Military courts not needed any more, says Senate deputy chairman

KARACHI: As the current two-year term of military courts is set to expire in March, the Pakistan Peoples Party (PPP) sounds firm about opposing the move for their extension as a party member holding key office in parliament said that special judicial arrangements were made as a temporary solution and they were not needed any more.

Deputy Chairman of the Senate Saleem Mandviwalla, while giving reasons for his and his party’s opinion against the military courts, also cited the context and the law and order situation at the time they were proposed and set up, which he believed had changed altogether over the past two years.

“When the military courts were proposed and set up, there was a particular atmosphere and situation which developed consensus and paved the way for their creation,” he said while talking to reporters at the Karachi Press Club.

Mandviwalla says security situation in country has changed altogether over the past two years

“The situation has completely changed over past two years. I don’t think they are needed any more. The judiciary a couple of years ago was under threat that also allowed the military courts to bridge the gap. In the current situation, we don’t need military courts.”

Earlier this month, the law ministry informed a National Assembly’s standing committee that the summary for a second extension in the military courts had been forwarded to the federal cabinet for approval.

Mr Mandviwalla’s thoughts came hardly a month after his party chairman Bilawal Bhutto-Zardari unequivocally said that his party would not support another extension to the military courts, whose current two-year term is set to expire in March.

Answering a question about his party’s intention to remove Senate Chairman Sadiq Sanjrani from office, he didn’t go into detail and share anything with clarity and only referred to “democratic process” for any move or change.

“We have always opposed dictatorial and undemocratic moves for any change or initiative,” he said. “We would welcome any move and would like to be a part of that if it meets all democratic norms and parliamentary values. Anything beyond this simple policy is not acceptable to us, neither we are planning anything like that.”
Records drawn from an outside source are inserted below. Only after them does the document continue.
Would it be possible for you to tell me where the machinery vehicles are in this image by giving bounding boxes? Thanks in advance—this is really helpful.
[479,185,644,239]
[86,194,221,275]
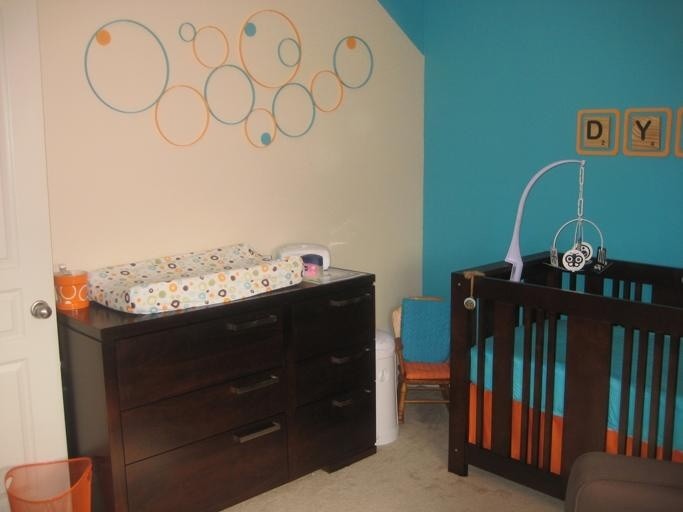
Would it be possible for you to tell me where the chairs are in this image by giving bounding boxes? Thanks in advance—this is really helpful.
[392,295,450,424]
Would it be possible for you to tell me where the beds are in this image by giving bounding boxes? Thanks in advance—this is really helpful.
[447,250,682,504]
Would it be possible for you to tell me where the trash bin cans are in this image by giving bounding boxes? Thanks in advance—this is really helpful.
[374,327,399,446]
[4,457,93,512]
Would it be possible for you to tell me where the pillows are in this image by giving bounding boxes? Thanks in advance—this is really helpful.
[399,299,450,364]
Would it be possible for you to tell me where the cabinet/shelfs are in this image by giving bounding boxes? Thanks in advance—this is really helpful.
[57,265,377,511]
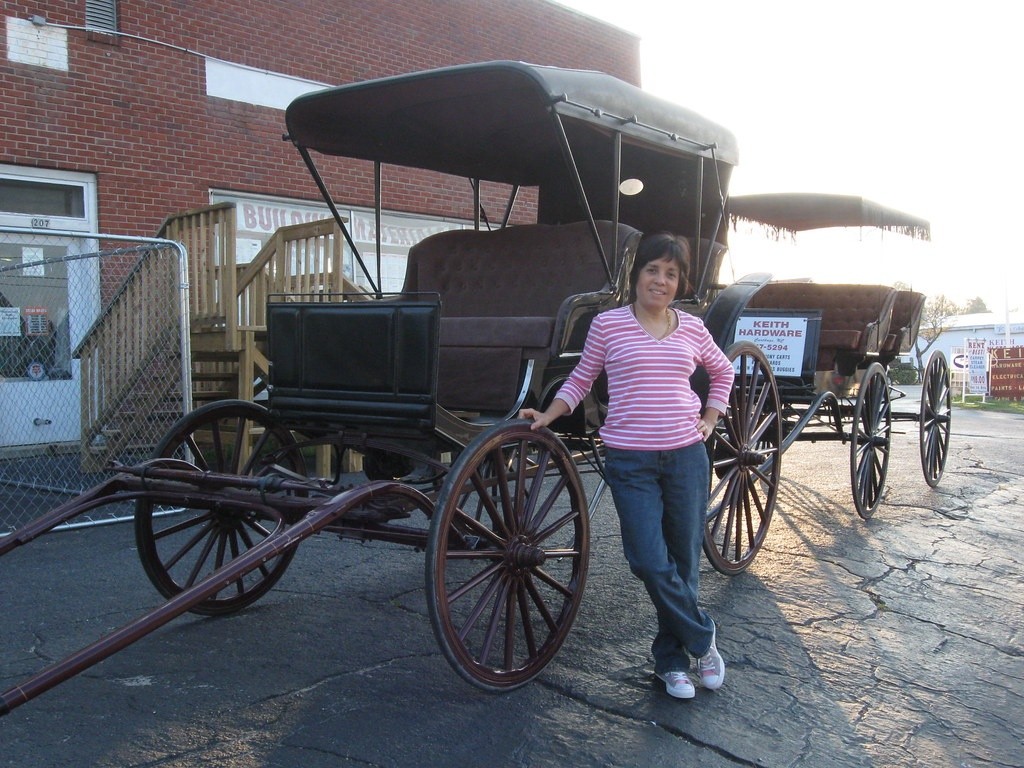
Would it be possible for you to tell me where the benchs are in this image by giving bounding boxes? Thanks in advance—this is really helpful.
[880,291,926,353]
[395,219,642,411]
[744,282,899,371]
[627,236,729,317]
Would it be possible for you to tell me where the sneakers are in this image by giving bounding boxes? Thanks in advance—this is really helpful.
[653,662,695,699]
[696,619,726,690]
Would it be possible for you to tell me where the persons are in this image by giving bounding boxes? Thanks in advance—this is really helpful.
[517,234,735,697]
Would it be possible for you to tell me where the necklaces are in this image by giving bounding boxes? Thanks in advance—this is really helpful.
[633,302,671,337]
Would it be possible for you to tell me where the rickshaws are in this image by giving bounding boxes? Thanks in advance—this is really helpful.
[704,192,951,522]
[0,59,782,717]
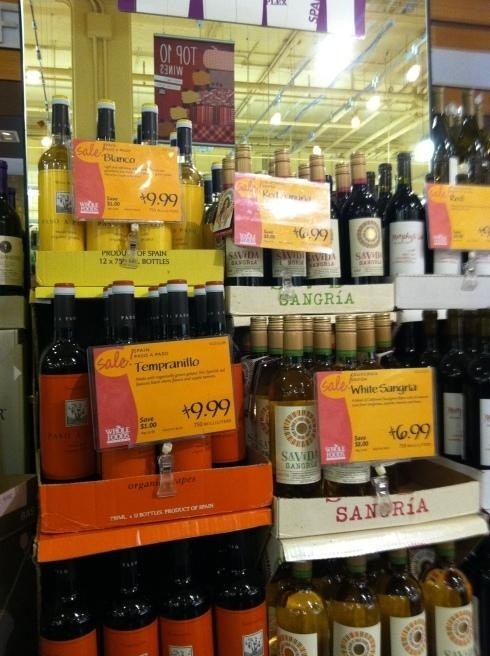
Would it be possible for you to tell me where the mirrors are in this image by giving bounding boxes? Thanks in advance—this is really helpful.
[19,0,434,251]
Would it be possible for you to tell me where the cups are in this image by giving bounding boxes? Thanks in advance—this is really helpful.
[39,524,267,655]
[223,93,489,285]
[268,540,488,656]
[44,280,250,484]
[249,314,413,498]
[42,98,225,250]
[394,312,490,469]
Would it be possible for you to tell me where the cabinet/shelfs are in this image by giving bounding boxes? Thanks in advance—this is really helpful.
[34,183,490,656]
[0,155,33,655]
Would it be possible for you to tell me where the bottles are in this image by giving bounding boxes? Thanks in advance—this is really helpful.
[0,159,29,295]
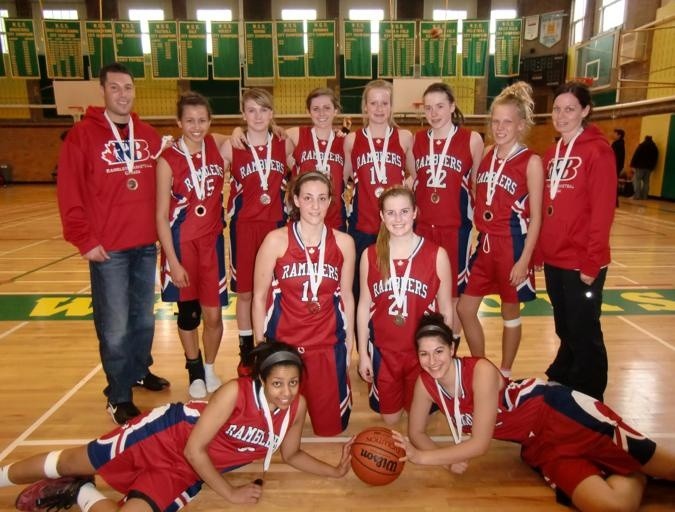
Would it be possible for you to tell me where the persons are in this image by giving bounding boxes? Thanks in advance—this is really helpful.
[629,137,658,200]
[156,79,545,436]
[392,312,674,512]
[611,129,625,207]
[534,82,619,403]
[58,63,161,427]
[3,341,356,512]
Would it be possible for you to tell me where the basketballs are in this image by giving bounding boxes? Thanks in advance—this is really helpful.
[350,427,405,484]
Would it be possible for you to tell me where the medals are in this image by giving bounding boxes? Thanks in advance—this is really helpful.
[547,200,554,216]
[127,173,138,191]
[253,478,263,486]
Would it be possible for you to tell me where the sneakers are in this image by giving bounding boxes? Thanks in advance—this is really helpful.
[15,475,94,512]
[189,364,222,398]
[106,398,141,424]
[132,372,170,391]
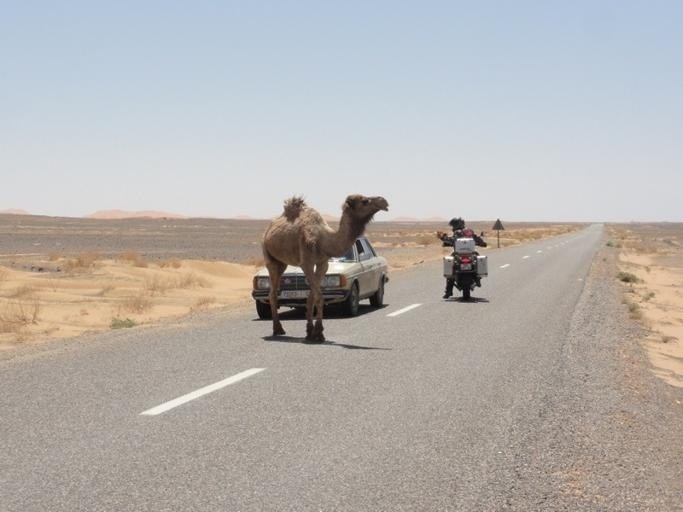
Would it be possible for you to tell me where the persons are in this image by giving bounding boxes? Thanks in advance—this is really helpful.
[437,217,487,299]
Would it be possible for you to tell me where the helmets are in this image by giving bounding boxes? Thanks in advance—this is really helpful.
[448,218,465,231]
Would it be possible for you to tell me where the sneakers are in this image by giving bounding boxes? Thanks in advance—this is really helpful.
[444,290,453,299]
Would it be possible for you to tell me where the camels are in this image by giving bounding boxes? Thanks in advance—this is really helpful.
[261,195,388,342]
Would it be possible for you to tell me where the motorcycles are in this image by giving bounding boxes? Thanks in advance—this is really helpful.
[443,231,489,300]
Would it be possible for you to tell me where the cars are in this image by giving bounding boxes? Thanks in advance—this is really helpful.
[252,235,389,320]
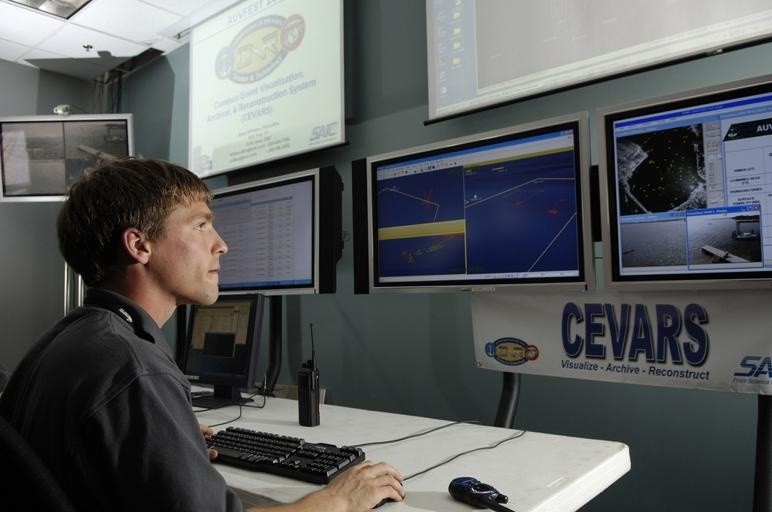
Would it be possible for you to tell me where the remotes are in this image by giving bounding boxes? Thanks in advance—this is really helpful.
[372,497,393,509]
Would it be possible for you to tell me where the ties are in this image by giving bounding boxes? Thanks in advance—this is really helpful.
[365,110,596,294]
[596,74,772,292]
[206,167,320,296]
[0,113,135,202]
[179,294,265,409]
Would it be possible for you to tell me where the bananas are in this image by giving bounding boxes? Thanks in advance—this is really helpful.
[205,427,365,485]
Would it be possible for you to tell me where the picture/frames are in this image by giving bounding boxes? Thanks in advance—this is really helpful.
[186,386,633,512]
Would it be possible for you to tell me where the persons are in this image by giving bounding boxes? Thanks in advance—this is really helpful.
[0,155,408,512]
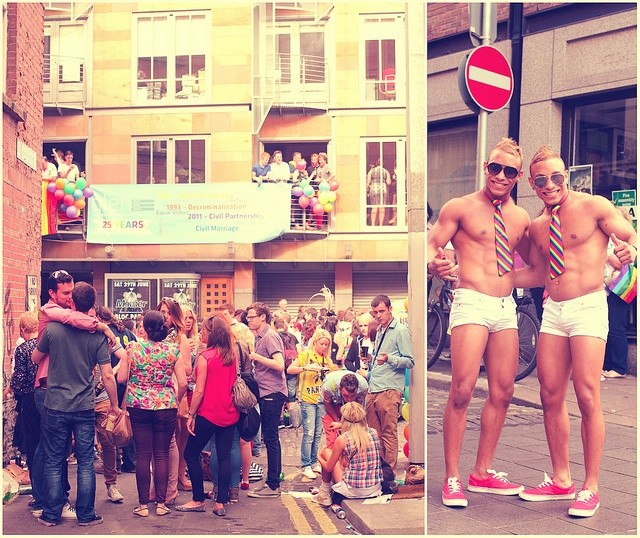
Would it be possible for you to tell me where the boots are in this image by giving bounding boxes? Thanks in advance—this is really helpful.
[211,486,218,501]
[229,487,239,504]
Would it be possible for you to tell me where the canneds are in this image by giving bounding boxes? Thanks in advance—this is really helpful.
[17,485,34,495]
[265,472,284,481]
[336,508,347,520]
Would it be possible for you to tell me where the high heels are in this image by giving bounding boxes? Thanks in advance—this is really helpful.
[156,505,171,515]
[133,507,149,517]
[154,492,181,504]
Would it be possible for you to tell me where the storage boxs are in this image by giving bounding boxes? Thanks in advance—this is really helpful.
[181,74,197,88]
[198,69,207,95]
[146,81,155,100]
[153,81,161,100]
[182,87,192,95]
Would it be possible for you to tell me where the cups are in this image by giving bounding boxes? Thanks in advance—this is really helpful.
[361,346,369,355]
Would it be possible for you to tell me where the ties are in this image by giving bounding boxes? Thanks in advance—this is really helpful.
[543,192,569,280]
[483,188,514,277]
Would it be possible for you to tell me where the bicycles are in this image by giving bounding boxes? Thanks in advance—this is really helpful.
[428,274,541,381]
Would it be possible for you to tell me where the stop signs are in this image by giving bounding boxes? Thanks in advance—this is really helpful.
[465,46,515,111]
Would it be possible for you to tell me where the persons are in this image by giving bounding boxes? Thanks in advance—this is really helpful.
[93,305,138,475]
[239,437,252,490]
[357,295,415,468]
[120,318,135,334]
[291,305,376,350]
[241,311,257,338]
[269,150,290,183]
[294,159,308,182]
[636,329,637,332]
[180,304,198,413]
[118,310,188,517]
[514,146,635,517]
[67,431,103,462]
[270,313,296,334]
[287,329,336,479]
[602,206,632,378]
[219,304,256,376]
[427,202,436,305]
[272,299,289,318]
[289,152,301,223]
[247,302,289,498]
[3,312,48,506]
[324,317,344,368]
[427,137,533,508]
[311,401,384,506]
[174,315,239,516]
[317,370,369,452]
[158,296,194,491]
[251,402,262,457]
[12,336,24,376]
[41,156,58,181]
[389,161,398,225]
[344,314,374,381]
[51,148,65,166]
[195,313,250,503]
[307,153,320,227]
[196,318,203,339]
[274,319,300,429]
[234,308,245,322]
[439,241,459,360]
[398,315,409,328]
[335,319,361,371]
[252,152,272,185]
[139,318,147,341]
[57,150,80,182]
[359,321,379,382]
[367,158,391,226]
[314,153,335,182]
[85,303,124,502]
[571,169,591,193]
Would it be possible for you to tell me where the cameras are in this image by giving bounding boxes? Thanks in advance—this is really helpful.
[315,367,329,373]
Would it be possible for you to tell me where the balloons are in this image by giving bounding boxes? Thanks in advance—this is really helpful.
[75,209,80,218]
[405,368,409,387]
[75,178,86,190]
[299,195,309,209]
[73,190,83,200]
[404,425,409,441]
[319,192,329,204]
[82,188,94,198]
[303,185,314,196]
[47,182,57,193]
[318,191,321,196]
[313,204,324,215]
[329,180,339,191]
[74,200,85,209]
[323,203,333,213]
[82,196,85,200]
[61,204,67,212]
[293,187,303,197]
[54,189,64,200]
[69,183,76,190]
[404,297,409,310]
[63,195,74,206]
[296,159,307,171]
[404,442,409,458]
[308,190,314,197]
[63,179,69,184]
[56,178,64,189]
[328,191,336,202]
[66,205,77,218]
[404,386,410,403]
[300,179,308,190]
[310,198,318,207]
[85,181,90,188]
[63,184,73,194]
[319,182,330,192]
[401,403,410,423]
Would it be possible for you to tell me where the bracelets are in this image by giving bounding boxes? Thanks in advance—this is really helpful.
[188,411,195,415]
[631,245,637,251]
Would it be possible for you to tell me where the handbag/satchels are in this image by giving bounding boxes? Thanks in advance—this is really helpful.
[288,400,303,427]
[237,342,260,403]
[232,355,258,414]
[100,406,134,448]
[176,394,191,419]
[238,407,261,442]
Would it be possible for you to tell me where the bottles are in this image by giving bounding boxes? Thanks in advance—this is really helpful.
[265,473,284,480]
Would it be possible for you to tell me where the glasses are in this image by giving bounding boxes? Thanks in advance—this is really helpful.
[246,315,260,319]
[162,297,179,304]
[51,269,70,279]
[487,162,519,180]
[371,310,386,317]
[533,174,565,188]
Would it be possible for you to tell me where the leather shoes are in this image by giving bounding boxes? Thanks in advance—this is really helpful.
[604,370,627,378]
[212,507,226,516]
[175,504,207,512]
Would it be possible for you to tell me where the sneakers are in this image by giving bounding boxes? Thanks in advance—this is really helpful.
[246,484,279,498]
[106,485,124,502]
[28,499,37,505]
[568,484,600,517]
[468,469,525,496]
[78,515,103,526]
[178,478,193,490]
[300,467,317,479]
[312,464,321,472]
[441,477,468,508]
[36,515,57,527]
[310,493,332,506]
[31,509,42,517]
[252,484,281,496]
[94,463,121,475]
[240,482,249,490]
[519,472,576,501]
[60,502,77,520]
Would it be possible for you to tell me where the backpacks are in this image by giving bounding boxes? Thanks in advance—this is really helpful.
[279,331,300,369]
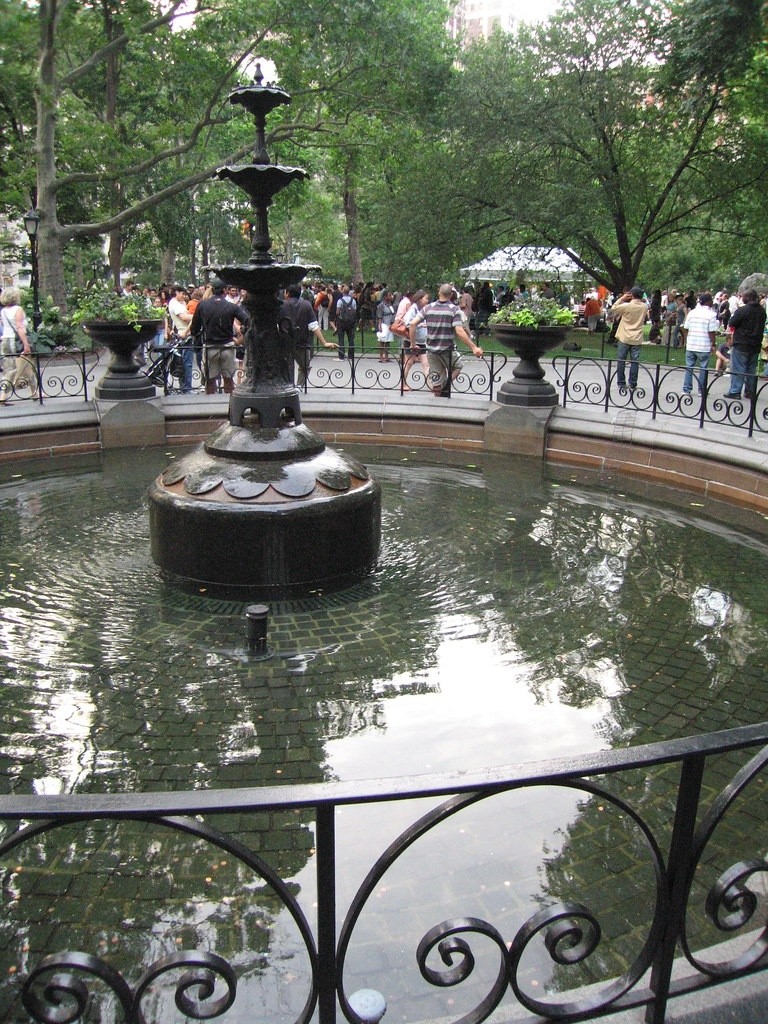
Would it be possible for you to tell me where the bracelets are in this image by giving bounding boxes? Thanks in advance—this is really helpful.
[712,344,716,346]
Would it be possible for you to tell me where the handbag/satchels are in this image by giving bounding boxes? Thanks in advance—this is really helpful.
[389,307,417,340]
[15,332,25,353]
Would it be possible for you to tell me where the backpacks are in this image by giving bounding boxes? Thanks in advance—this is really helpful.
[339,297,356,329]
[320,292,329,308]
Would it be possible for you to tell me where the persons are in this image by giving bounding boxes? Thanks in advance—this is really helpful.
[0,286,45,406]
[122,277,401,394]
[724,288,767,399]
[610,286,649,392]
[642,289,768,348]
[714,334,734,378]
[680,293,717,398]
[581,286,624,345]
[395,281,554,398]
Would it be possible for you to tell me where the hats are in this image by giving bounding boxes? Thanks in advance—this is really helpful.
[187,283,195,288]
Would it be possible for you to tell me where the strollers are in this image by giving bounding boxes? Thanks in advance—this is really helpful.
[144,334,192,388]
Mr Mandviwalla had last week confirmed reports that efforts were under way to remove Mr Sanjrani from office in a move that may further deepen the political crisis surrounding parliament amid a widening gap between the ruling and opposition parties.

The Senate deputy chairman congratulated the newly elected body of the Karachi Press Club and assured support of his party against unannounced censorship and layoffs of media members from their organisations.

“Our authorities and the institutions must realise that they can’t fight the fifth generation war without a free and vibrant media,” he said. “The PPP has the history of always encouraging the freedom of the press and supporting the journalists fraternity for their role and services to democracy.”